§ Reading text
▼▼▼

Equivalent per-channel output to N independent Ddcs.

General-purpose (xng-dsp): intended for ACARS first, then the other
narrowband multi-channel modes (VDL2/AIS/Aero/STD-C) that use the same
per-channel offset DDC today.
When a session has >=2 ACARS channels, collapse_shared_acars replaces the
N independent per-channel AcarsChannelDecoders with one
AcarsMultiChannelDecoder that shares a single downconverter front end
(SharedDdc), then runs the usual per-channel MskDemod/Deframer. A single
channel or any other mode is unchanged; a build failure of the shared
front end falls back to per-channel DDCs (optimization, never required).

Runtime: a ModeChannel::AcarsShared variant (spans many channels) is
special-cased in decode_loop via process_shared, which emits per-channel
freq/level/provenance-tagged messages. The publish pipeline is factored
into publish_msg, shared by the single-channel and shared paths; shared
stats are tracked per-frequency. A TODO marks generalizing the loop for
the VDL2/AIS/Aero/STD-C rollout.

A loopback test asserts the shared decoder decodes the same frames as the
per-channel path.

▲▲▲

§ Jobs
1. Revise the part of the ACARS text that opens with the words containing "When a session" and closes with "(optimization, never required).", replacing "downconverter" with "frequency converter".
2. According to the ACARS text, what happens if the build of the shared front end fails?
Rely only on the ACARS text for your answers.

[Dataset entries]

▼▼▼

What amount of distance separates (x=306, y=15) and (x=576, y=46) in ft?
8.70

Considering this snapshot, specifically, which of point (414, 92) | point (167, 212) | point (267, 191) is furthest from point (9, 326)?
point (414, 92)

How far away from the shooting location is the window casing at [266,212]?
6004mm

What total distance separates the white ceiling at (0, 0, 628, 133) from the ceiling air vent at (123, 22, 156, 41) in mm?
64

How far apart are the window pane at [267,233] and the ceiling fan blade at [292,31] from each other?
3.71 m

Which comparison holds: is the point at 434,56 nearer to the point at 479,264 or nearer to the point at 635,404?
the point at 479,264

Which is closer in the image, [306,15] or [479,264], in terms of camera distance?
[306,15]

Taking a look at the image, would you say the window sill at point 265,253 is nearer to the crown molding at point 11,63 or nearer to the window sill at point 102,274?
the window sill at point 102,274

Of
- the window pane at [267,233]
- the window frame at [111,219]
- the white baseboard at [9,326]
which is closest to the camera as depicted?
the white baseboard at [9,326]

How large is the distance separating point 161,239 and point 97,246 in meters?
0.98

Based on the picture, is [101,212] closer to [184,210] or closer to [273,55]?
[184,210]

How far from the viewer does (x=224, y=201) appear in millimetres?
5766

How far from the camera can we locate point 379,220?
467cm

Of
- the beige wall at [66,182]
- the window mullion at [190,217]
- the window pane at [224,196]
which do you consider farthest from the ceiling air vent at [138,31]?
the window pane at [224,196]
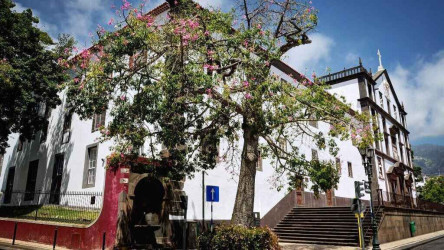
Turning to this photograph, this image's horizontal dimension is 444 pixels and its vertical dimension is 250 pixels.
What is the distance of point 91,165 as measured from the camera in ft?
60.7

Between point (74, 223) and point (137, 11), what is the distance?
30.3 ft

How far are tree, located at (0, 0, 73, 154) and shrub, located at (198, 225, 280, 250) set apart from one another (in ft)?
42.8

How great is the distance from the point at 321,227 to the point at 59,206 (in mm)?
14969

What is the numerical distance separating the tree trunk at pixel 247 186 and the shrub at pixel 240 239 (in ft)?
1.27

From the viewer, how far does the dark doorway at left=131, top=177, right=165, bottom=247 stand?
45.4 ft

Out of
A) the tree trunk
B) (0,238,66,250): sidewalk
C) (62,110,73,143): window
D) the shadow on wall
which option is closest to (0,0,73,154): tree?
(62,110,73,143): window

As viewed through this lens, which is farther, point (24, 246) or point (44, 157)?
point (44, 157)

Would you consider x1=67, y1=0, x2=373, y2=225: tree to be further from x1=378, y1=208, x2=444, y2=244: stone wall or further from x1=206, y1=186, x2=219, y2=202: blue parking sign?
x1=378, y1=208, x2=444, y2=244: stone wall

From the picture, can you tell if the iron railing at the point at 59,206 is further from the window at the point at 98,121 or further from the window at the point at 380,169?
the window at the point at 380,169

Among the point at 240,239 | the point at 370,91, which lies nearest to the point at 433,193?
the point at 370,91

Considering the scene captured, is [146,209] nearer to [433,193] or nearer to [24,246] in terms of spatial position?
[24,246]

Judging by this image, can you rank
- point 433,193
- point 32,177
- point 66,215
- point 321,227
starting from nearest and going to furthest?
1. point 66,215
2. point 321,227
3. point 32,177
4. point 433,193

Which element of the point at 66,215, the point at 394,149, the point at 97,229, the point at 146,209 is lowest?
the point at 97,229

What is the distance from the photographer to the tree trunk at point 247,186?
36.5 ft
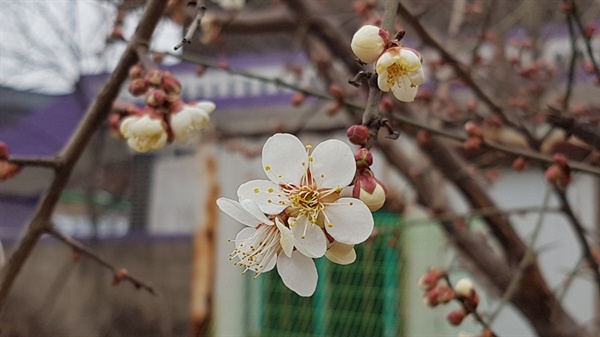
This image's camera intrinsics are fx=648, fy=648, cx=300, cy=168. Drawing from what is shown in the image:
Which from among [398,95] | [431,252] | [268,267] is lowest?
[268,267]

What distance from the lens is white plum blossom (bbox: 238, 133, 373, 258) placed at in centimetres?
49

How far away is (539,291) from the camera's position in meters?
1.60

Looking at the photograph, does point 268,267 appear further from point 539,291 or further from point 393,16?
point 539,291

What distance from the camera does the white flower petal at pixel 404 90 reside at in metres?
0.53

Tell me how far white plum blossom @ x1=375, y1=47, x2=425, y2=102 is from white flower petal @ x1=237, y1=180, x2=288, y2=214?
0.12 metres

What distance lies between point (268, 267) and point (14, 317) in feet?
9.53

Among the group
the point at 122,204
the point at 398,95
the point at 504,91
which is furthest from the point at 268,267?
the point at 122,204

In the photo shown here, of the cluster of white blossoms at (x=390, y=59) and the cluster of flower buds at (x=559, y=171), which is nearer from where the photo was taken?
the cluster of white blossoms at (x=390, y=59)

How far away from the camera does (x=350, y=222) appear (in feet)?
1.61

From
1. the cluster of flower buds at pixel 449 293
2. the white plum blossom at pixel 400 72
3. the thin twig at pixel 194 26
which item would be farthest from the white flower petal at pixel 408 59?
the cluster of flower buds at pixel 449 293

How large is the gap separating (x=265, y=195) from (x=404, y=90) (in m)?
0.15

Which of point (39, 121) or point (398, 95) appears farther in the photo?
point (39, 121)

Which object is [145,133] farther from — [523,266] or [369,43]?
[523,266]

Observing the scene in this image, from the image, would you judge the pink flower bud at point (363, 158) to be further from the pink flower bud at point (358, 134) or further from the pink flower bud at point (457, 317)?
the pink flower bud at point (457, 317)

▲▲▲

§ Results by task
1.
When a session has >=2 ACARS channels, collapse_shared_acars replaces the
N independent per-channel AcarsChannelDecoders with one
AcarsMultiChannelDecoder that shares a single frequency converter front end
(SharedDdc), then runs the usual per-channel MskDemod/Deframer. A single
channel or any other mode is unchanged; a build failure of the shared
front end falls back to per-channel DDCs (optimization, never required).

2. It falls back to per-channel DDCs.